Is It Time for the Other 'I' (Infrastructure) in ROI?
Our lives are almost run by 'return on infrastructure,' whether we know it or not.
April 4, 2019
Everyone knows the traditional decoding of the acronym “ROI” is “return on investment,” and anyone who’s tried to get a project approved knows that’s important. For technology planners, though, there’s an alternate decoding of the “I” in “ROI” that we need to think about: “infrastructure.” Whether you’re building data centers, clouds, or networks, return on infrastructure should be an early focus of your planning, and if it’s not then the traditional ROI may be difficult or impossible to achieve.
Why do we see some industries seeming to embrace automation and networking, applying a big part of their revenue to new technology, while others languish? Do they have smarter management, a better-educated labor pool, or what? Why do some countries offer broadband connectivity at three or four times the speed of others, and at half the price? Better regulations? The answer in both cases is “better economics.”

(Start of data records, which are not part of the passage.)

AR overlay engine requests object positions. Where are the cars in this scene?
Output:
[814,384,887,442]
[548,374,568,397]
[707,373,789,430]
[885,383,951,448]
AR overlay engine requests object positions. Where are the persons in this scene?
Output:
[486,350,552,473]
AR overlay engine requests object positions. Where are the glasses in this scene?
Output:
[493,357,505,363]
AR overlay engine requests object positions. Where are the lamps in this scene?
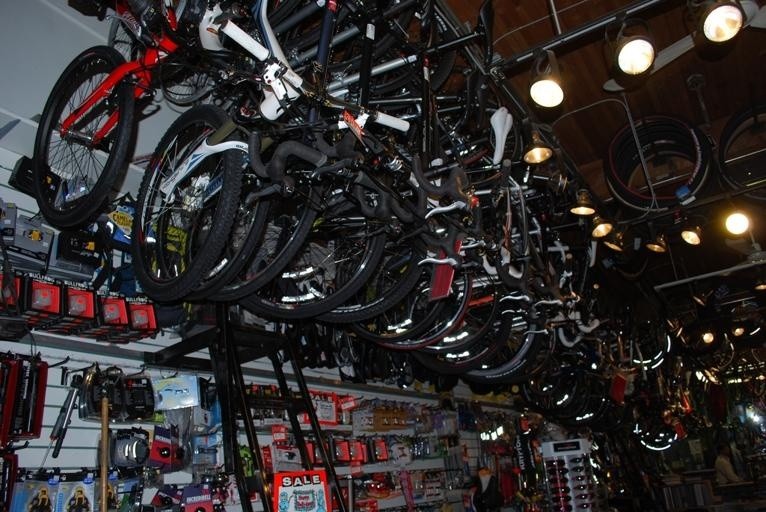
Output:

Return on infrastructure analysis, which I’ll abbreviate here as “RoInf,” is a way of establishing the potential ROI associated with a technology project, computing, or networking. The trouble with ROI is that you can define a project, lay out benefits, get bids, run the numbers, and end up finding out that you’re nowhere near the right answer. Wouldn’t it be nice to be able to decide, before you go to all the trouble of defining project details, whether there’s any hope of getting a favorable ROI? That’s where RoInf comes in.
Let’s start with an automation project in a typical business. The goal is to enhance productivity, right? Then start by asking what productivity is worth, which starts with what’s called the unit value of labor for the various components of your workforce. If you can improve productivity for a worker by 10%, the benefit is worth 10% of that worker’s unit value of labor, which is salary, fringe benefits, etc.
Most companies that use RoInf in planning will classify their workers into groups based on a combination of their unit value of labor and the extent to which their job performance is subject to improvement through automation -- call it “empowerability.” Most companies have four broad classes of workers: executive/managerial, professional/technical, clerical, and manual/production.